*** Data section Section Begins ***
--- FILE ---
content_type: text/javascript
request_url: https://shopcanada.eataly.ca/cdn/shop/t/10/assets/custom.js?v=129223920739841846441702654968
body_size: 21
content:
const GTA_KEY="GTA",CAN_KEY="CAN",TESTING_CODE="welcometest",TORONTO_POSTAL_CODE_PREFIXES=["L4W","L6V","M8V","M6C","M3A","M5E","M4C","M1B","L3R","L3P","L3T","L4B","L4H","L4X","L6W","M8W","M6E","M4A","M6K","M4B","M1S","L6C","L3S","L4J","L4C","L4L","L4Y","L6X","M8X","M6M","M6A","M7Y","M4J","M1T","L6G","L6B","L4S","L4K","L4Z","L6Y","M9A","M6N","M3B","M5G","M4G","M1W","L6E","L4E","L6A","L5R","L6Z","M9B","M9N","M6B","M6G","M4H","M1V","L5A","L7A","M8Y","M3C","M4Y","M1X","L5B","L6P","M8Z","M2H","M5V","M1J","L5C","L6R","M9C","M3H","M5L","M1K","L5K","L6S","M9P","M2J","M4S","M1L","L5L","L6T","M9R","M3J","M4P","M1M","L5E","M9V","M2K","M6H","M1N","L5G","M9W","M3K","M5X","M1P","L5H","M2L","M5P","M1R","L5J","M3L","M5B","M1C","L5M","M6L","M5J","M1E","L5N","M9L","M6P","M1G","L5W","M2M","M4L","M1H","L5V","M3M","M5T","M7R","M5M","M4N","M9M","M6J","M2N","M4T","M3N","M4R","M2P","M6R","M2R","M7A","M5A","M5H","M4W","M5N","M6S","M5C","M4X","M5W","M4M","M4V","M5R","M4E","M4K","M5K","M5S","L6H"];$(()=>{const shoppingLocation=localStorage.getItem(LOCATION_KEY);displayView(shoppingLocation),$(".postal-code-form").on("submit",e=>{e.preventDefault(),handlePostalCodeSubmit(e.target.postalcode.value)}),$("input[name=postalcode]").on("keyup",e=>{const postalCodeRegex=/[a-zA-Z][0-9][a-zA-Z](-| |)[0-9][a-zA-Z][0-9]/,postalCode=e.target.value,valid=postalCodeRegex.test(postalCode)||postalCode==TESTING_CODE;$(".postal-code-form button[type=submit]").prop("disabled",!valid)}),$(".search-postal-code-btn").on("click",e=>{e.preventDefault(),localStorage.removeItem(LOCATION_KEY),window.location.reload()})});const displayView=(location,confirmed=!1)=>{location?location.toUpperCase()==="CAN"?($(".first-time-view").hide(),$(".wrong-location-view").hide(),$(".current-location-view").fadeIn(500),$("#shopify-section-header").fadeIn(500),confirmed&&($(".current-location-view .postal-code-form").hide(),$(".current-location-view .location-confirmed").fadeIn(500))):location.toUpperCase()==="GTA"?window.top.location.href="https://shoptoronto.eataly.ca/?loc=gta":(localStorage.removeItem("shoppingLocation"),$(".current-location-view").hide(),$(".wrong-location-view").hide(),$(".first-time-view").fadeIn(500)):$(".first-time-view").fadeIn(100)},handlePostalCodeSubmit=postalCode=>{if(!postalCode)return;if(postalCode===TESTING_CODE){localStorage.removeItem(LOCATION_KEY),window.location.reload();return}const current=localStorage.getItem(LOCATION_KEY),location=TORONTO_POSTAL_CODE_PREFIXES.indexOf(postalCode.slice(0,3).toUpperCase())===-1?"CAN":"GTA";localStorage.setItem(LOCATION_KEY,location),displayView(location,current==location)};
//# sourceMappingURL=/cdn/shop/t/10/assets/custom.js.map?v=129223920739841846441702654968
*** Data section Section Ends ***
Lines with "custom": return each one from the data above.

request_url: https://shopcanada.eataly.ca/cdn/shop/t/10/assets/custom.js?v=129223920739841846441702654968
//# sourceMappingURL=/cdn/shop/t/10/assets/custom.js.map?v=129223920739841846441702654968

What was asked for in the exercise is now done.